*Task requirements:* What you write must match, character for character, the lines from the one with "And yet despite" down to the one with "Download the driver" in the listing below, minus its pictures.

*Task inputs:*
____________________

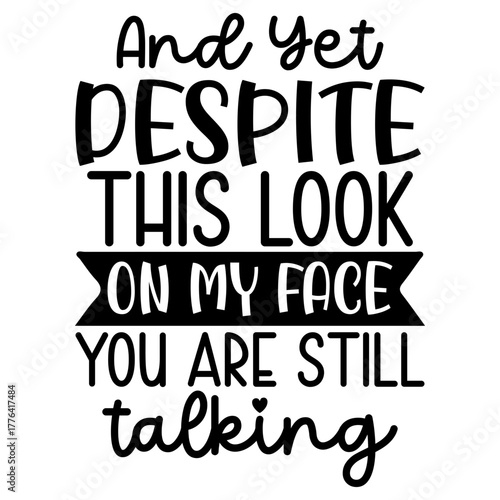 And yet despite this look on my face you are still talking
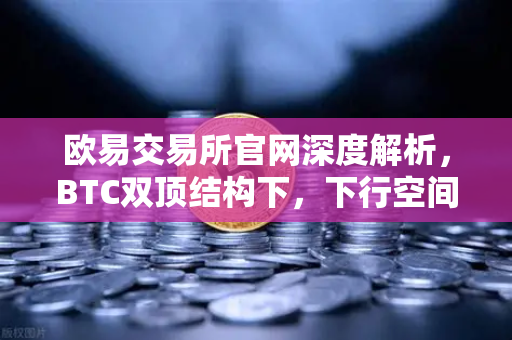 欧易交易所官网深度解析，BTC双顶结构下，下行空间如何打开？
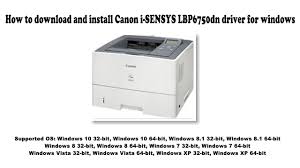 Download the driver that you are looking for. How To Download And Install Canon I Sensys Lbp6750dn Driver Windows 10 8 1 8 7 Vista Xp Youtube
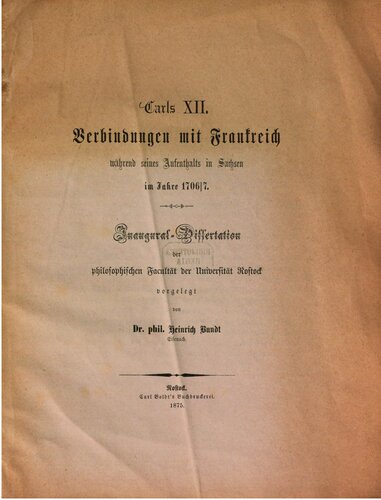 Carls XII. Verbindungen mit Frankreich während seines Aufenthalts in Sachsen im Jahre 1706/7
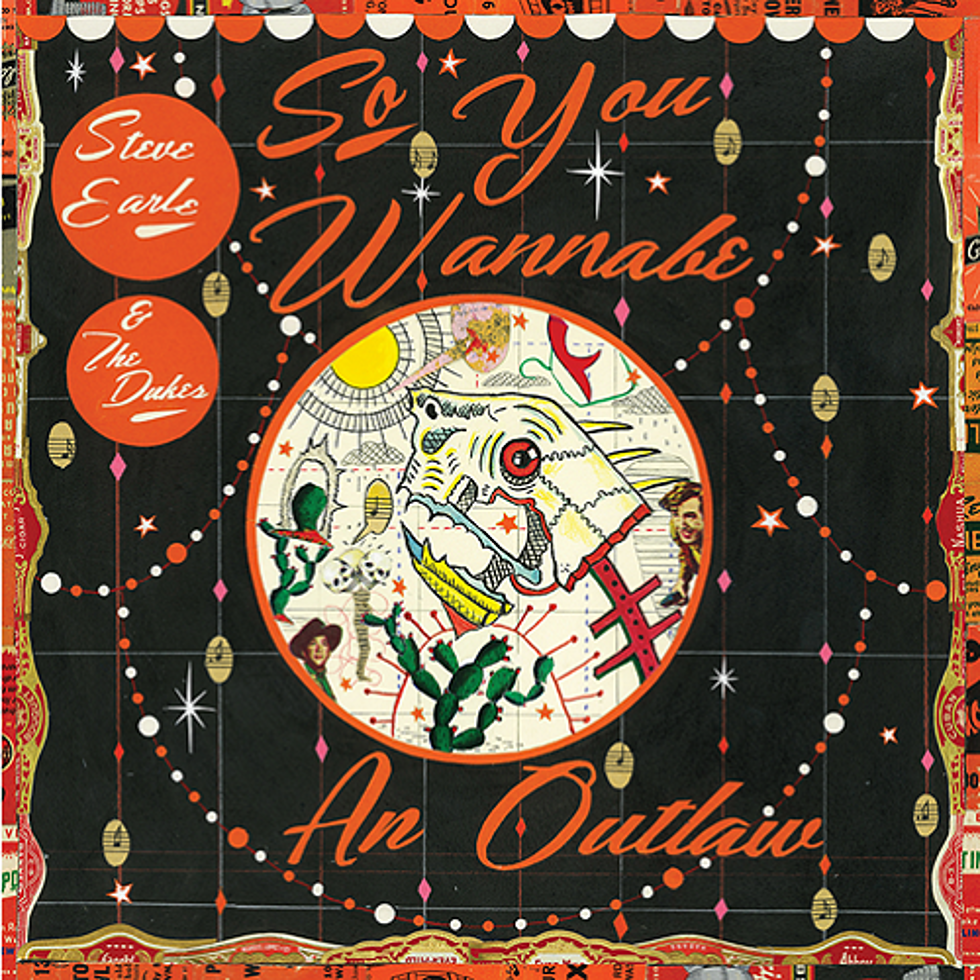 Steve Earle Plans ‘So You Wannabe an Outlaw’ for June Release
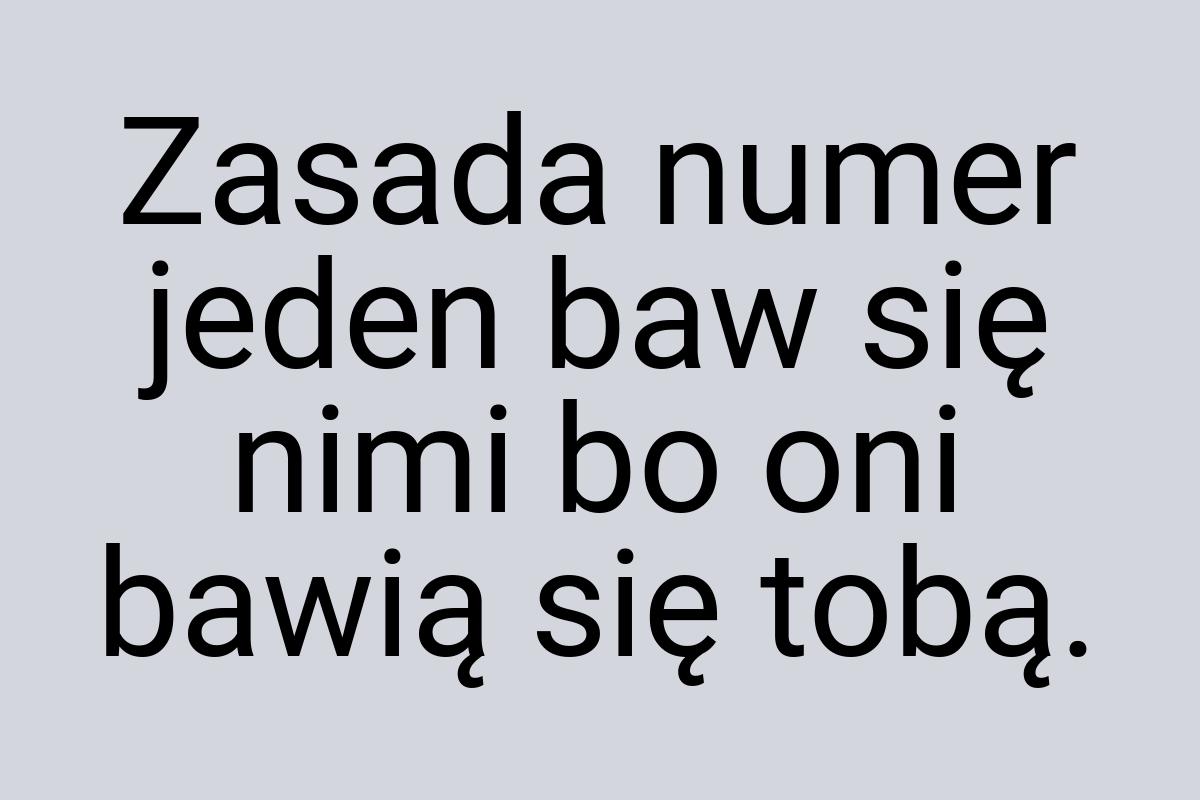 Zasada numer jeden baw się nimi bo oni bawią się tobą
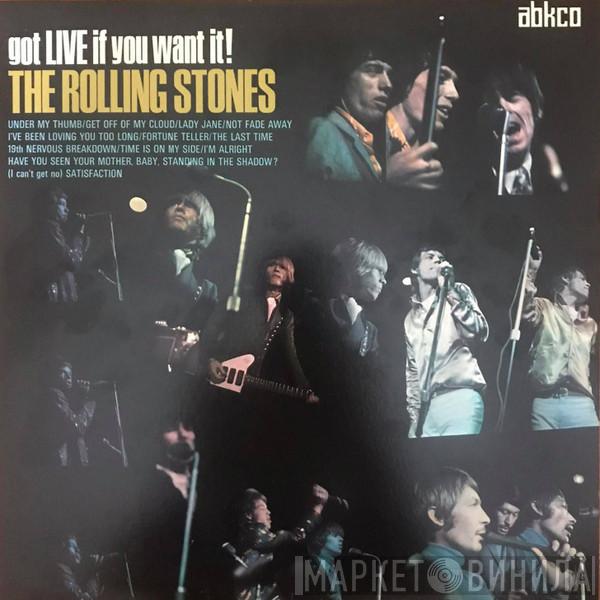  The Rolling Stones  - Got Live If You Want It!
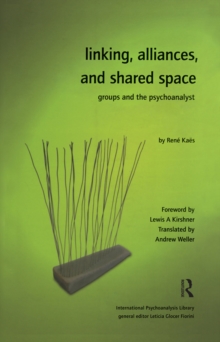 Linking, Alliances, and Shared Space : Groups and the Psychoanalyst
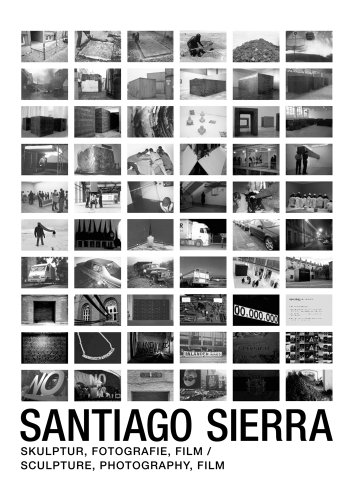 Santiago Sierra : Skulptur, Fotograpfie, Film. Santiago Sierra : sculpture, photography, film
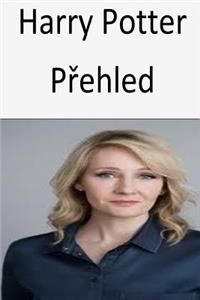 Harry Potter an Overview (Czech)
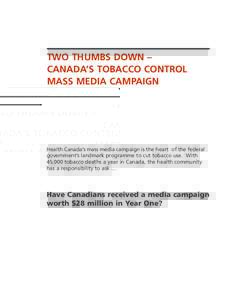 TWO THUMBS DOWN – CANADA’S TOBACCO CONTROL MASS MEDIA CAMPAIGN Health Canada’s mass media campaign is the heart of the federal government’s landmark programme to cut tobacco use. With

____________________

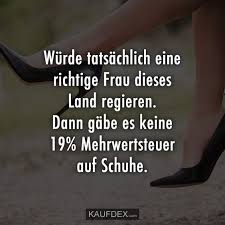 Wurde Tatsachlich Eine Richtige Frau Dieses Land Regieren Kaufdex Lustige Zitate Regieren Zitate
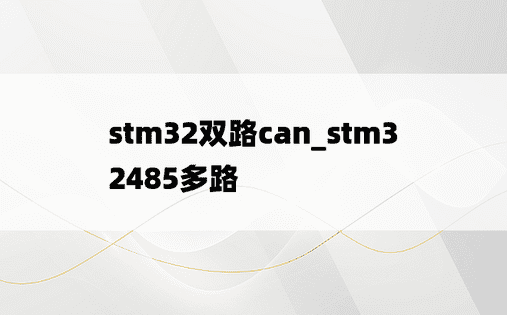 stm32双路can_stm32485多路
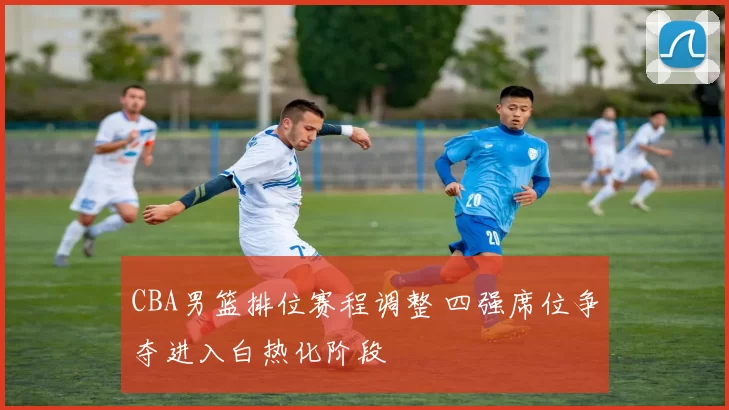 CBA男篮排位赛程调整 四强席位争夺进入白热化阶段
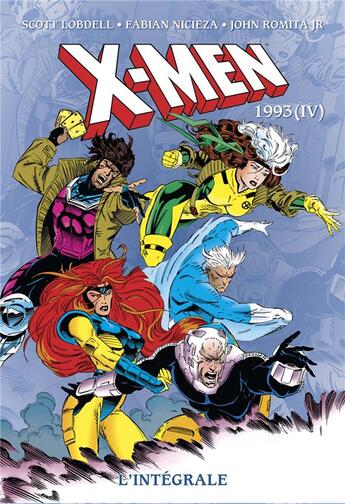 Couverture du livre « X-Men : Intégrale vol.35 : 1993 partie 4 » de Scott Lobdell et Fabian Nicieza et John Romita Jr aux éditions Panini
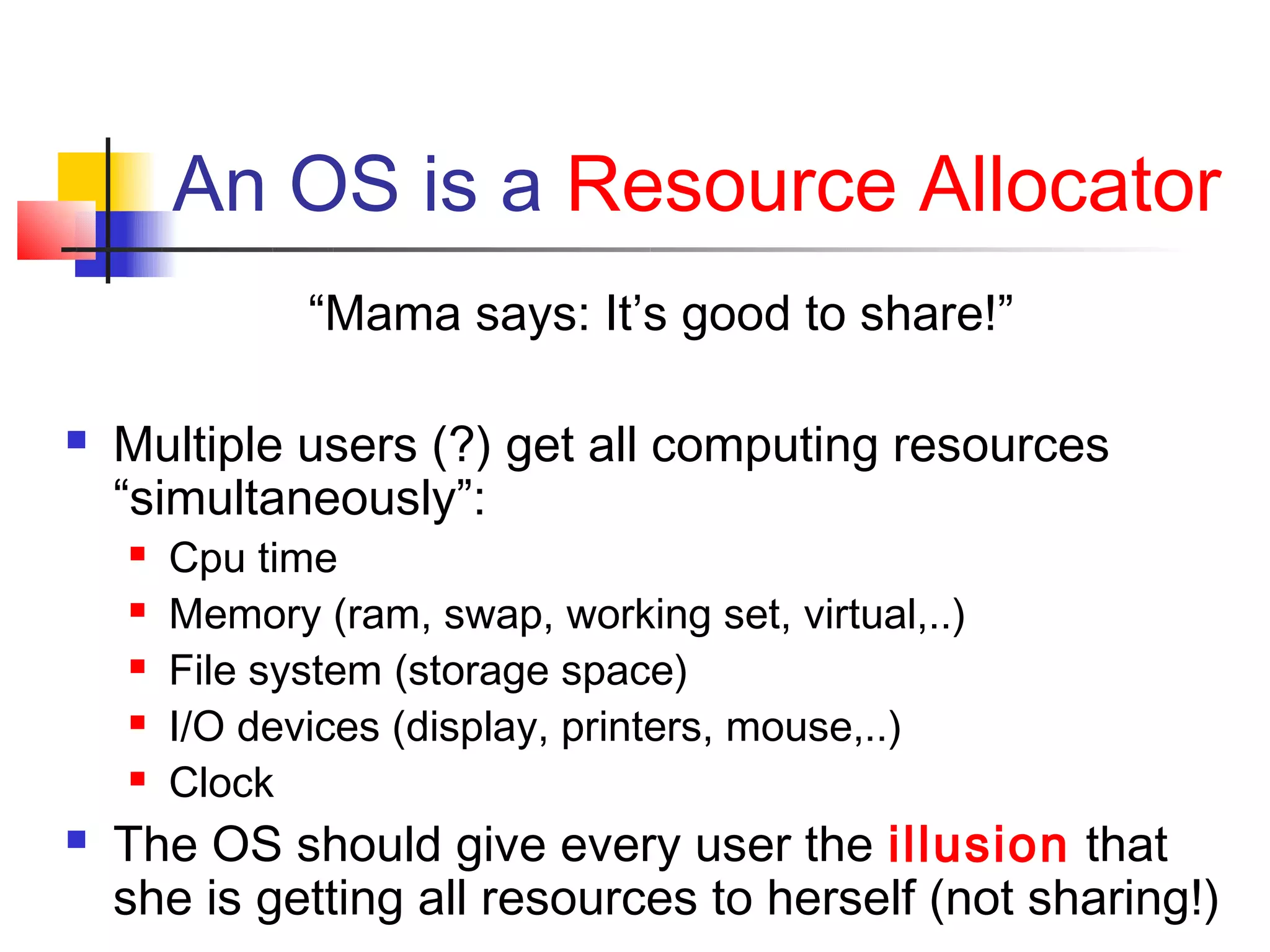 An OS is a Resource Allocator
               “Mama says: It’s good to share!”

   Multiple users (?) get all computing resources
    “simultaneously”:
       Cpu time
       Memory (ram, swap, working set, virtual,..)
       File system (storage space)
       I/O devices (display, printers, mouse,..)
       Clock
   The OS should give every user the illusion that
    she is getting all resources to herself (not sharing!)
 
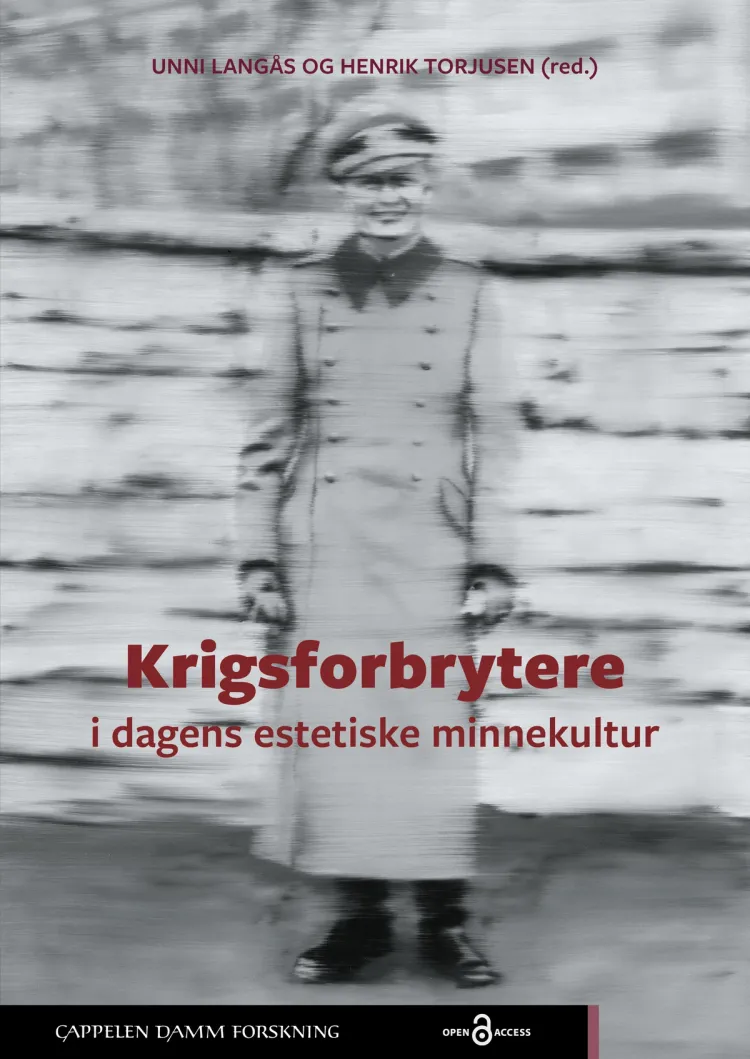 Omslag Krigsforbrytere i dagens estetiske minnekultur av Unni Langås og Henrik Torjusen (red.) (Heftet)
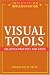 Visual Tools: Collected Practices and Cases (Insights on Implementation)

____________________

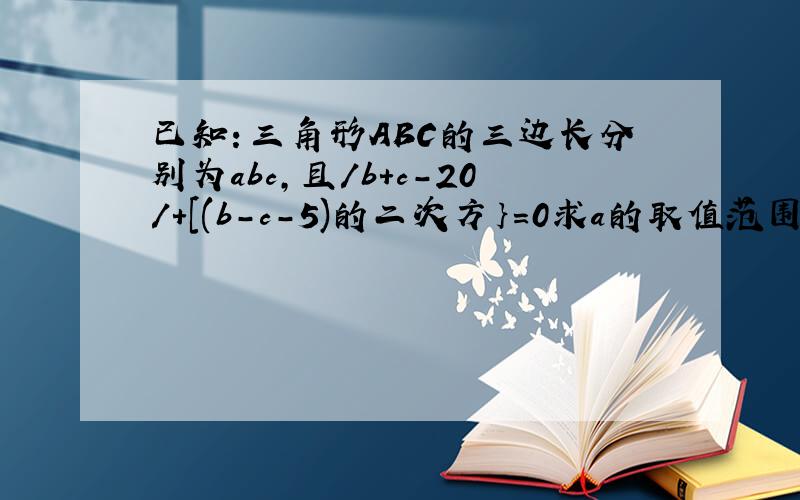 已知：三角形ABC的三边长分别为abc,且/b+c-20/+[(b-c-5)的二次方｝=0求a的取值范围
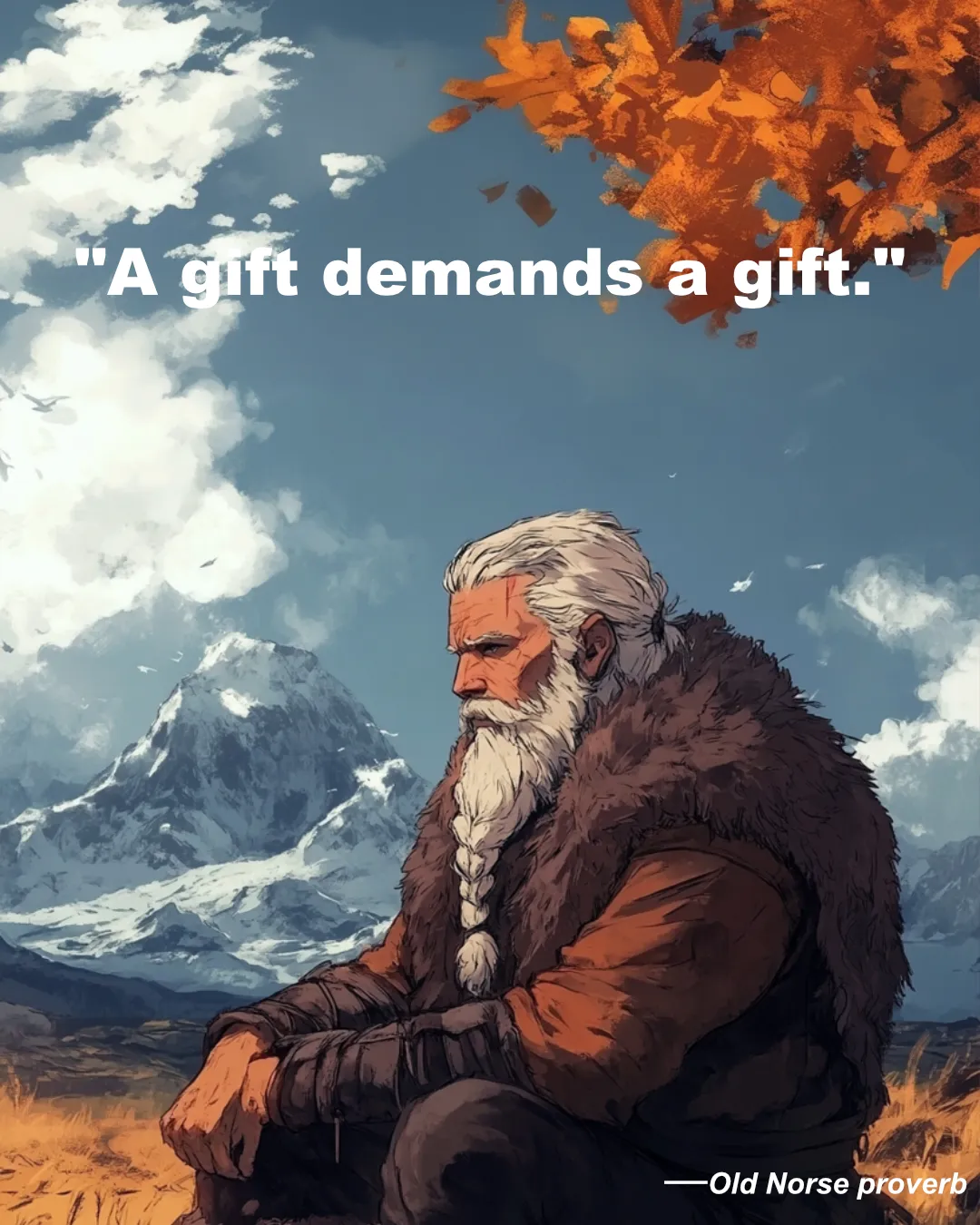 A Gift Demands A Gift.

____________________

*Solution to the exercise:*
 And yet despite this look on my face you are still talking
 欧易交易所官网深度解析，BTC双顶结构下，下行空间如何打开？
 Download the driver that you are looking for. How To Download And Install Canon I Sensys Lbp6750dn Driver Windows 10 8 1 8 7 Vista Xp Youtube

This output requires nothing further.